- **本文**
_____
憑 神
6月27日(水)、午後、なんばパークスシネマ
原 作 浅田 次郎
監 督 降旗 康男
主な出演者 妻夫木聡、西田敏行、赤井英和、香川照之、森迫永依、夏木マリ他
時代は、幕末の激動期。将軍家の家臣で、将軍家の影武者を代々勤めてきた別所家の次男・彦四郎(妻夫木聡)は、婿養子先で罠にはめられて失職し、離縁される。
妻子とも離れて実家で居候ぐらし。 いわゆる現代的に言えば、ニートとかフリーター。 出世を望んだ彦四郎の前に現れたのは、貧乏神(西田敏行)、疫病神(赤井英和)などのとんでもない神。
第3の神・死神(森迫永依)と会い、彦四郎は、自分らしい生き方を見つける。
それは、徳川慶喜将軍とウリふたつの顔を活かし、歴史の中に身を投じることであった。
降旗監督は「現代も、戦後60年を経て、また戦争のできる国になろうとしている。今の若者達が、そういう時代の変動を敏感に感じ取っているのではないか。自分の意思で、自分の道を決める彦四郎のような生き方はどうかと、若者に問いかけてみたい」と言っている。
職のない若ざむらいが、悪戦苦闘して、自分らしい生き方を見つけようとする姿は、今に通ずるものがあるのではないか。
_____
- **資料**
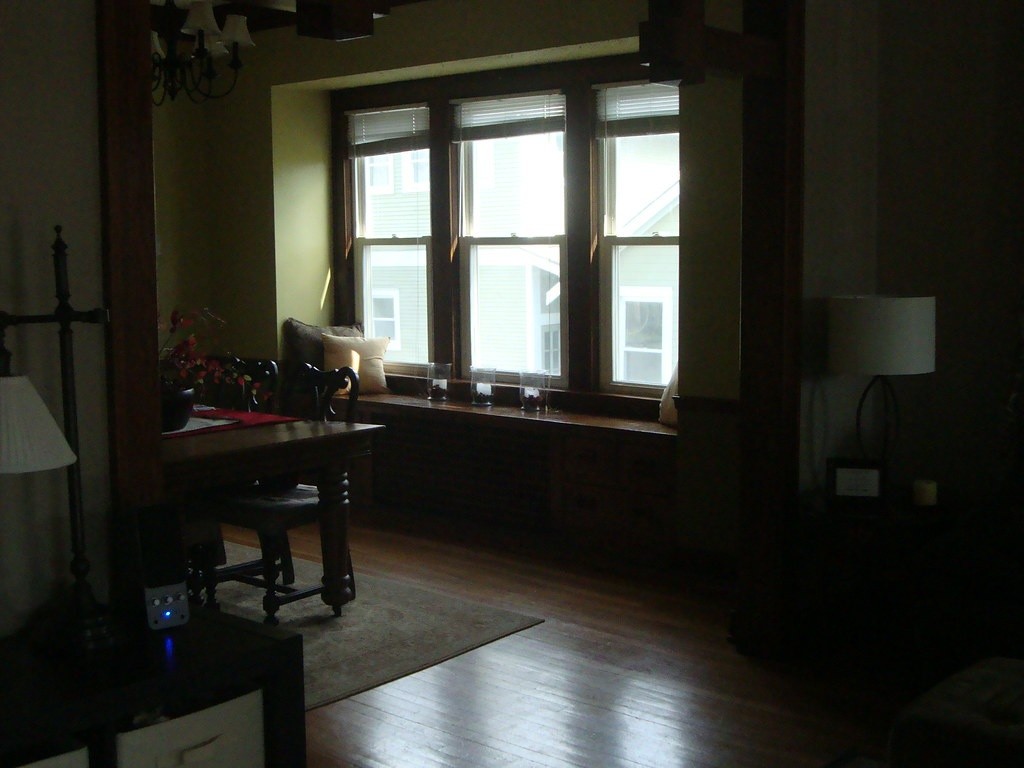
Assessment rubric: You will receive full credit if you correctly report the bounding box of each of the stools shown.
[888,656,1024,767]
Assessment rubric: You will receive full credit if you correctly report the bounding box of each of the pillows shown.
[284,318,362,373]
[658,361,679,428]
[321,332,392,396]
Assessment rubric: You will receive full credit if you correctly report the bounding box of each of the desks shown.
[798,486,952,679]
[157,400,388,617]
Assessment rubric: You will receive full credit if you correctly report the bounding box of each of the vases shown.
[159,375,195,432]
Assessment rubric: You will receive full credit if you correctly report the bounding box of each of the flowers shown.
[156,302,273,406]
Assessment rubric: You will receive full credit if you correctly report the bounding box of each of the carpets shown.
[188,538,545,713]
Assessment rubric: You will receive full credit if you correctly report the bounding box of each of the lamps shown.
[148,0,257,106]
[0,345,78,473]
[828,292,934,503]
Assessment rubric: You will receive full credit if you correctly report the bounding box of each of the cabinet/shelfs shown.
[0,598,304,767]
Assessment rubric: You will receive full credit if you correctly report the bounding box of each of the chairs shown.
[193,359,357,625]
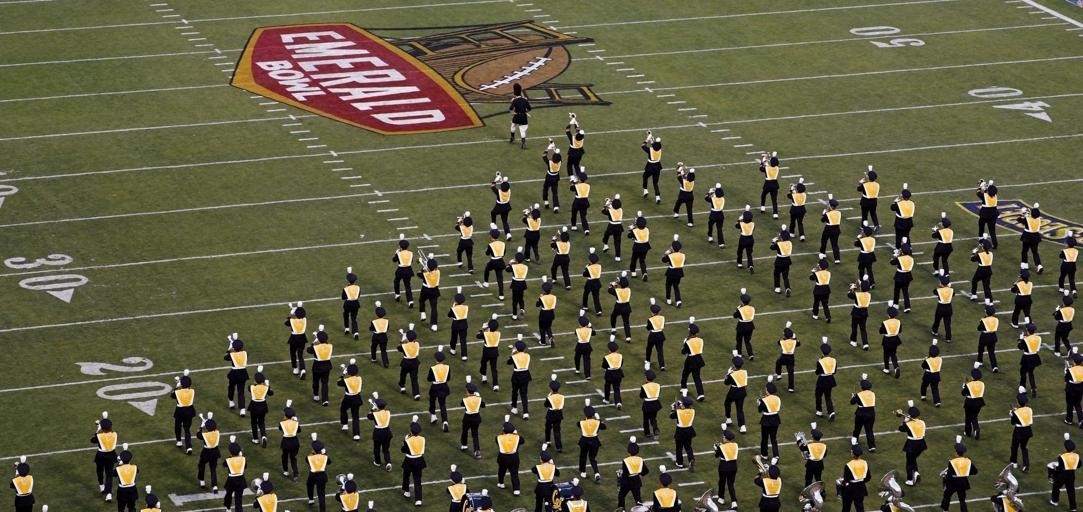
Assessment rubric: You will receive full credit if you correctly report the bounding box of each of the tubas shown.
[994,464,1014,507]
[752,455,768,478]
[876,469,918,512]
[696,489,720,512]
[799,481,827,512]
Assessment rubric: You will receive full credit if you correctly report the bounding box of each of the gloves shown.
[647,133,654,142]
[549,142,556,150]
[569,118,578,125]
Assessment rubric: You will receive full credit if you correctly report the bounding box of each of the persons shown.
[288,117,1082,510]
[113,451,139,512]
[223,442,247,512]
[197,419,221,493]
[170,376,196,455]
[223,340,249,417]
[248,373,274,447]
[252,480,278,512]
[140,494,162,512]
[90,419,117,501]
[279,408,301,480]
[509,92,531,148]
[10,462,35,512]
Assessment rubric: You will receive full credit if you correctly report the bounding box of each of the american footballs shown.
[416,35,571,100]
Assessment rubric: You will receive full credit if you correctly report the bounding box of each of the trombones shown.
[892,408,921,424]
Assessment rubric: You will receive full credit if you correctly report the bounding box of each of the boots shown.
[510,132,514,143]
[522,138,525,149]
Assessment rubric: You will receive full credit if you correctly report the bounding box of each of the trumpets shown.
[496,171,503,182]
[568,111,581,131]
[548,137,557,152]
[339,364,346,371]
[678,161,688,178]
[367,399,378,410]
[508,344,517,352]
[646,130,655,146]
[312,330,320,341]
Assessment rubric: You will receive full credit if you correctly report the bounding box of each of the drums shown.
[460,494,491,512]
[549,481,578,511]
[630,505,650,512]
[1046,461,1061,484]
[642,501,654,510]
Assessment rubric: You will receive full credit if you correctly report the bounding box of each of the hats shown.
[17,463,30,476]
[514,83,521,95]
[577,132,584,141]
[653,141,662,151]
[552,153,562,163]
_____
- **やること**
映画「憑神」の紹介文のうち、「第3の神・死神(森迫永依)と会い、彦四郎は、自分らしい生き方を見つける。」で始まり「ずるものがあるのではないか。」で終わる部分を、一字一句変えずに書き写してください。

- **答え**
第3の神・死神(森迫永依)と会い、彦四郎は、自分らしい生き方を見つける。
それは、徳川慶喜将軍とウリふたつの顔を活かし、歴史の中に身を投じることであった。
降旗監督は「現代も、戦後60年を経て、また戦争のできる国になろうとしている。今の若者達が、そういう時代の変動を敏感に感じ取っているのではないか。自分の意思で、自分の道を決める彦四郎のような生き方はどうかと、若者に問いかけてみたい」と言っている。
職のない若ざむらいが、悪戦苦闘して、自分らしい生き方を見つけようとする姿は、今に通ずるものがあるのではないか。